A tell-tale or telltale, in a nautical or sailing context, is a piece of yarn or fabric attached to a sail, a stay, or any rigging on a sailboat. Typically, a tell-tale is on a port and a starboard stay.

Tell-tales attached to a sail are used as a guide for trimming (adjusting) a sail. On the mainsail tell-tales may be placed on the leech (aft edge) and when trimmed properly should be streaming backwards while on a beat (upwind). When placed on the luff (forward or mast edge of the mainsail) they are used to indicate that the sail is luffing or coming head to wind. The solution is to bear away from the wind or sheet in.

On the jib there may be tell-tales on both sides of the luff of the sail. As a general guide, the windward tell-tale should stream aft (backwards) with an occasional lift, the leeward front tell-tale should stream aft when on a beat to windward. If one tell-tale begins to spiral, it is indicating the sail has detached air flow on that side. To correct this the sail needs to move towards the opposite side. "Tiller to tattling tail" is a good phrase to remember which direction to push the tiller when the tail is spiraling. Alternatively, the sail itself can be sheeted in or out towards the tell-tale which is not streaming. For example, a luffing windward telltale would indicate an under-trimmed sail, requiring the crew to sheet in that sail. A luffing leeward telltale would indicate an over-trimmed sail, requiring the crew to ease the sheets for that sail.

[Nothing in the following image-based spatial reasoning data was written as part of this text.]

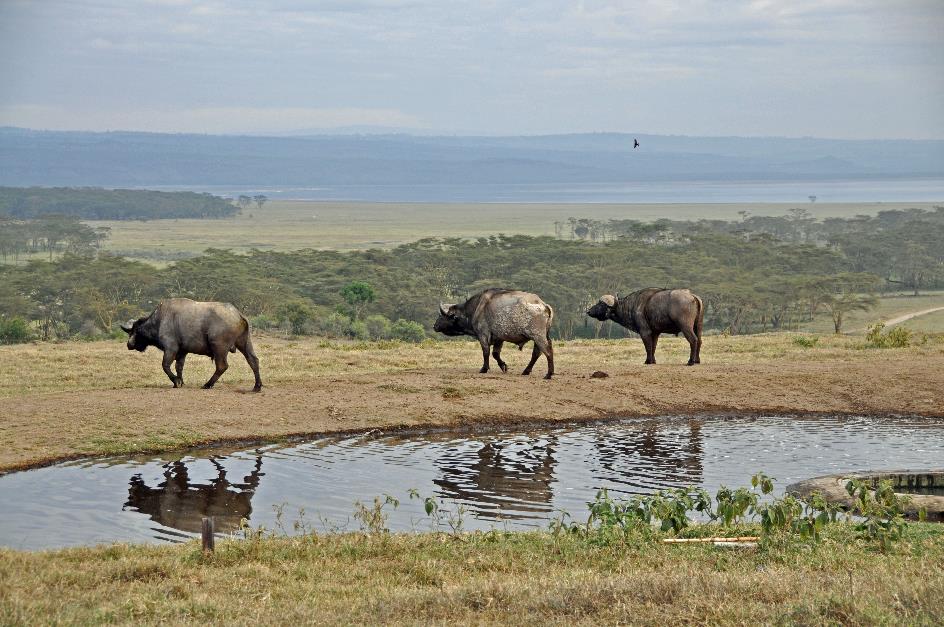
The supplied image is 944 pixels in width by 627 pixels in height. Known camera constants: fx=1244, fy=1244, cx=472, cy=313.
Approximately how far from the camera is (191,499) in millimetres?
14195

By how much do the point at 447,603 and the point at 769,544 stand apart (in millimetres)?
3221

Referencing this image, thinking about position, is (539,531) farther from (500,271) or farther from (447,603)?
(500,271)

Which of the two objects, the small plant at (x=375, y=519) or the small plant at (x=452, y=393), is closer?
the small plant at (x=375, y=519)

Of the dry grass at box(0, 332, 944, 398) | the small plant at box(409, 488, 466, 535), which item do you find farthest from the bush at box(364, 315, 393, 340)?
the small plant at box(409, 488, 466, 535)

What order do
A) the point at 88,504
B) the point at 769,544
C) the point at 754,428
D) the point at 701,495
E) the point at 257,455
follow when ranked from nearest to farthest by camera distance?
the point at 769,544 < the point at 701,495 < the point at 88,504 < the point at 257,455 < the point at 754,428

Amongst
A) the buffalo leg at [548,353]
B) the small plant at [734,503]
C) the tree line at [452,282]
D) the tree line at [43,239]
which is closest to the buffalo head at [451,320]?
the buffalo leg at [548,353]

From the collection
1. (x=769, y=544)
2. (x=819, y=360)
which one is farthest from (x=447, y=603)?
(x=819, y=360)

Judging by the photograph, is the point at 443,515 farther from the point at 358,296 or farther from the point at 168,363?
the point at 358,296

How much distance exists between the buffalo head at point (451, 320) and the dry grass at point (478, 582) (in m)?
12.6

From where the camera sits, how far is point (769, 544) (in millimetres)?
10406

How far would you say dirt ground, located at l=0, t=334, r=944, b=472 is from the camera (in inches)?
688

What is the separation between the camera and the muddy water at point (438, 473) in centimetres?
1325

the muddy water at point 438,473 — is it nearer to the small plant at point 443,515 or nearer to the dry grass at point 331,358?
the small plant at point 443,515

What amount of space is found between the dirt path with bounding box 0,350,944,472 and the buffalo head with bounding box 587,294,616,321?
6.82 feet
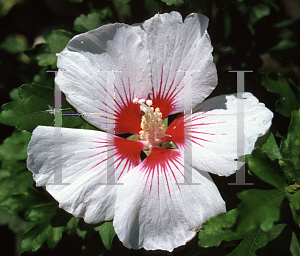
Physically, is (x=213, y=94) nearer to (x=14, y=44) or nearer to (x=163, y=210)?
(x=163, y=210)

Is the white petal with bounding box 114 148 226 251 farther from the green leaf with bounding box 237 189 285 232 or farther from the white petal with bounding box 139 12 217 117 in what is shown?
the white petal with bounding box 139 12 217 117

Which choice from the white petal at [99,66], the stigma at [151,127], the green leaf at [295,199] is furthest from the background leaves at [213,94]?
the stigma at [151,127]

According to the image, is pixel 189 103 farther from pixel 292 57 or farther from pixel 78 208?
pixel 292 57

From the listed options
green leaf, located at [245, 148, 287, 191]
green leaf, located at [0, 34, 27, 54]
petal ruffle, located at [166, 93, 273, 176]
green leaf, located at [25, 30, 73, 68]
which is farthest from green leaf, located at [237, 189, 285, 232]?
green leaf, located at [0, 34, 27, 54]

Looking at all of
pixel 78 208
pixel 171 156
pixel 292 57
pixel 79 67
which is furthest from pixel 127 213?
pixel 292 57

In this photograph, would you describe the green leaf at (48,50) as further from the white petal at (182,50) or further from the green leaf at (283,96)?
the green leaf at (283,96)
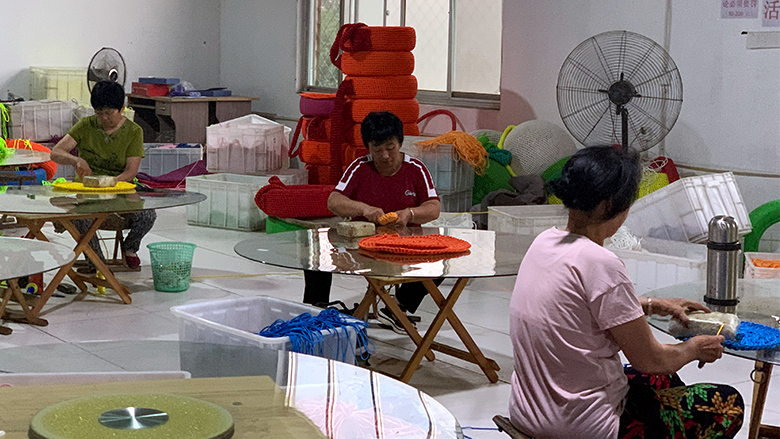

They are used both sides of the jib.

== Types ==
There are three types of telltale:
1. Draft telltales are positioned either side of the sail usually around the deepest part of the sail.
2. Leech telltales are positioned on the leach of the sail
3. Shroud telltales are attached to a boat's shrouds

Draft telltales tend to be made from wool. Leech and shroud telltales are usually made from ribbon.

== Reading draft telltales ==
If the sails are under-trimmed or the vessel is pointing too high then the telltales on the inside of the sail will stall/lift whilst the ones on the outside will stream aft. If the sails are over-trimmed or the vessel is sailing too low then the telltales on the outside of the sail will stall/lift whilst the inside ones will stream aft.

== Tell-tale compass ==
A tell-tale compass or repeating compass is a special compass installed in the ceiling of a cabin, and can be read from below or above deck. According to Moby-Dick, a tell-tale refers to the cabin-compass, "because without going to the compass at the helm, the captain, while below, can inform himself of the course of the ship."